- The Washington Times - Wednesday, February 20, 2008

Students at a private Baptist church resume classes today after a tornado tore through its Tennessee campus earlier this month, destroying buildings and injuring several students, two of whom remain hospitalized.

The Feb. 5 tornado caused at least $40 million in damages at Union University in Jackson, and university President David S. Dockery said cleanup efforts continue.

“It’s been like trying to open a college from scratch in two weeks,” said Gene Fant, the dean of the College of Arts & Sciences at Union University.

Junior Heather Childers said she is “excited” to start the semester again and anticipates a return to a normal college routine.

With nearly 80 percent of student dormitories destroyed, many of the nearly 1,100 residential students have had to move into alternative housing for the rest of the semester.

About 350 students are expected to live in on-campus housing. About 300 are living at an inn owned and operated by a Baptist church, and the rest are staying with faculty, staff and friends of the university or have obtained alternative housing.

The university’s board of trustees were to meet with contractors about a plan to rebuild student dormitories, said Tim Ellsworth, the director of news and media relations at Union.

The plan would provide enough student dormitories for the fall, with construction ending in January, said Michael Chute, professor of communication arts.

Miss Childers was one of the students displaced.

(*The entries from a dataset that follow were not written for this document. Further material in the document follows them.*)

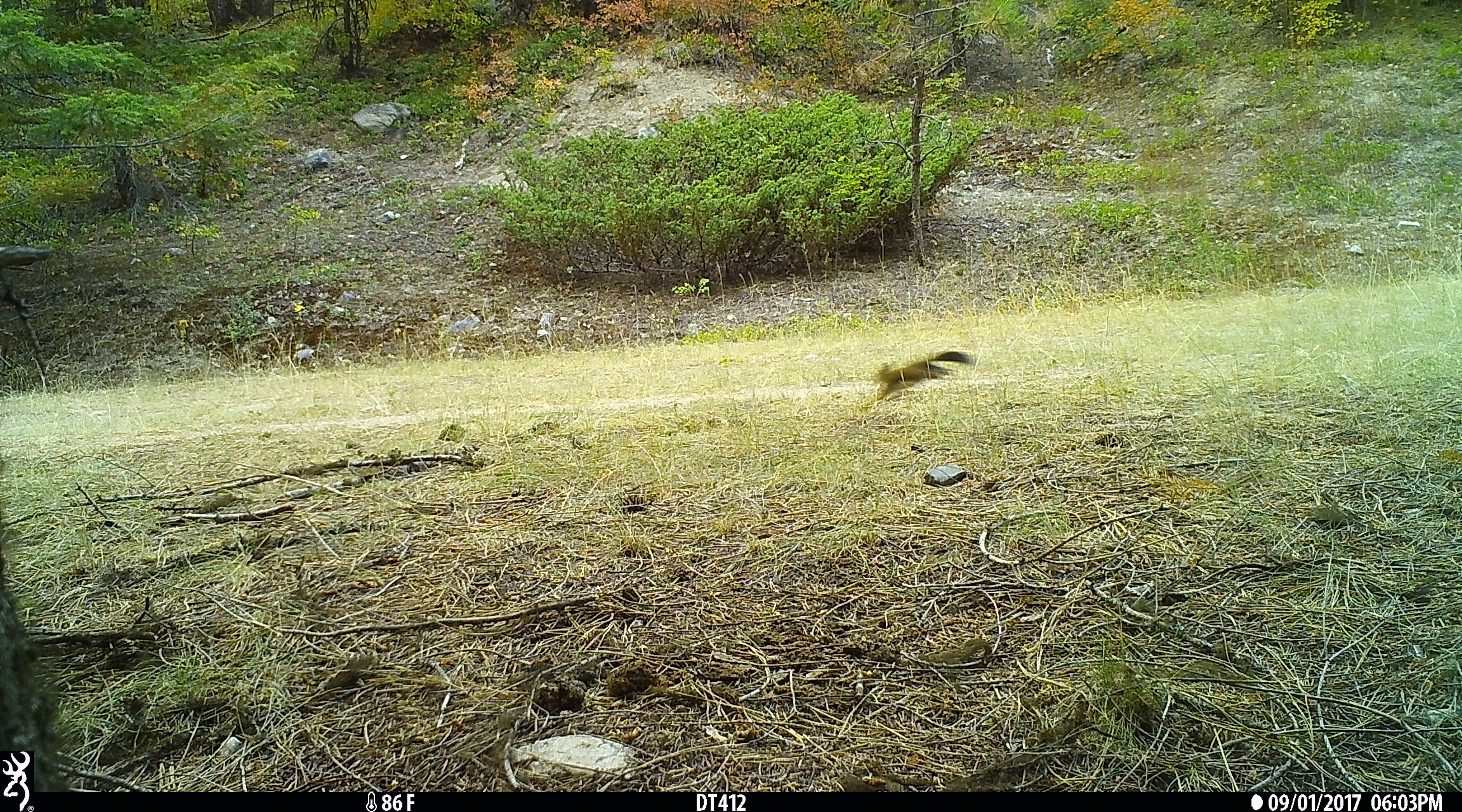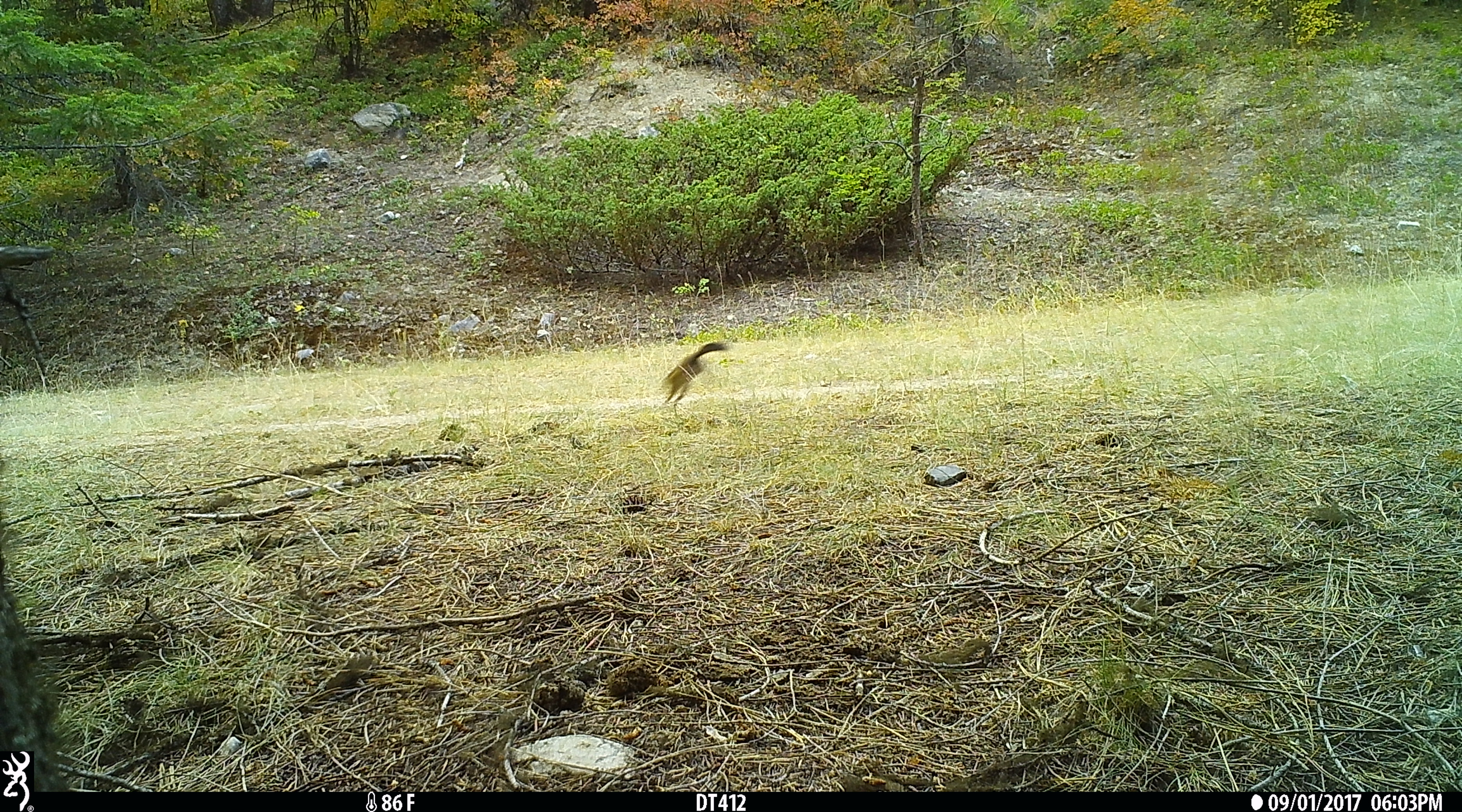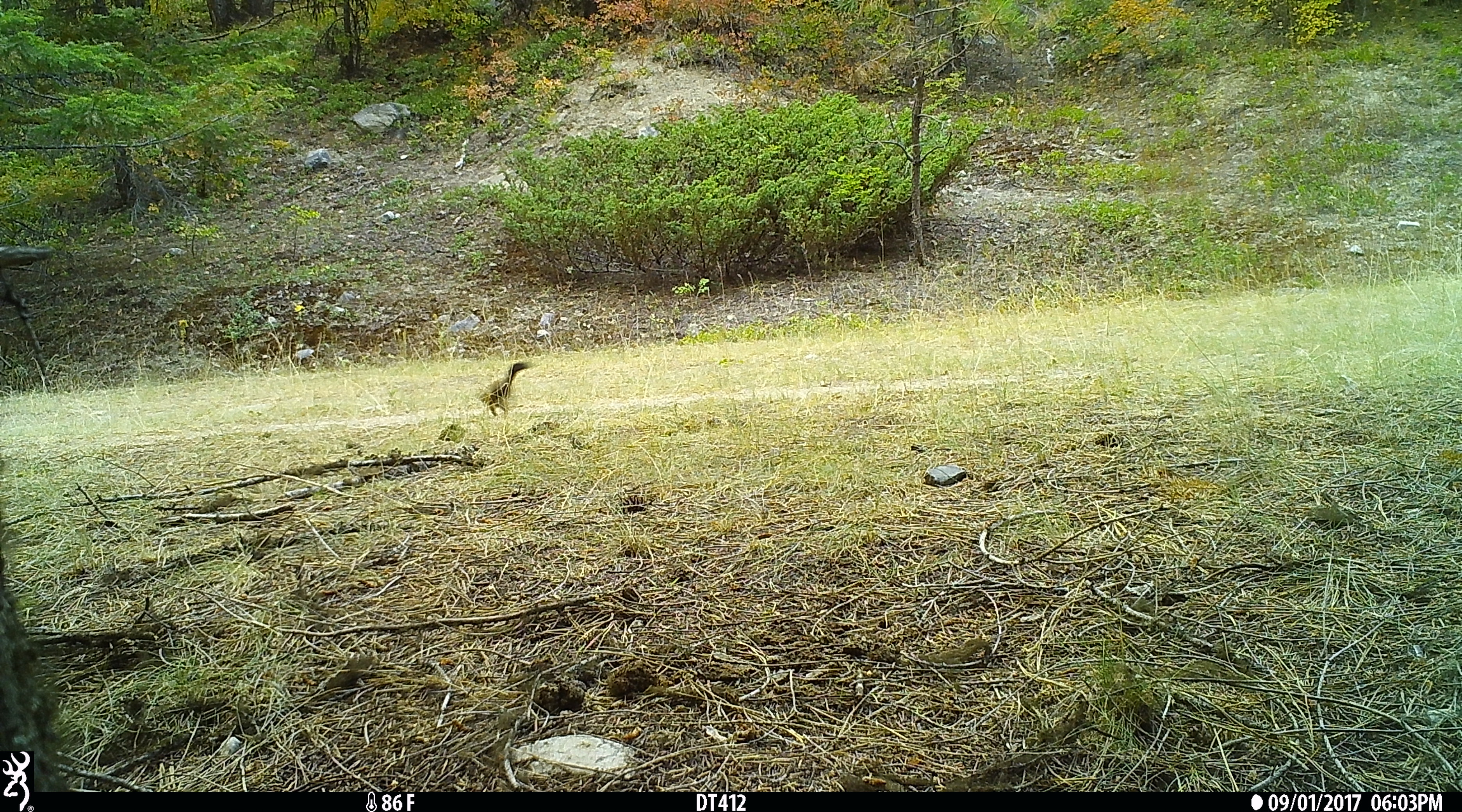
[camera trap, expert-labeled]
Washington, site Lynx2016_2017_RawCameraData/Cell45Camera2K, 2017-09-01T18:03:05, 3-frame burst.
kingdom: Animalia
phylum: Chordata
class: Mammalia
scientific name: Mammalia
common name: small mammal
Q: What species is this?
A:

She said the tornado leveled her dormitory and led her to find alternative housing with a family from the church she attends while in school. Miss Childers is from Simpsonville, Ky., nearly six hours from Union University.

The academic schedule at Union was expanded to compensate for the two weeks students were out of school.

Mr. Chute said the response effort has received an “outpouring of support” from more than 80 universities, including a $100,000 check from Belmont University, a private Christian institution.

Miss Childers has seen the progress at Union in the past two weeks.

“It’s a new campus every single day,” she said.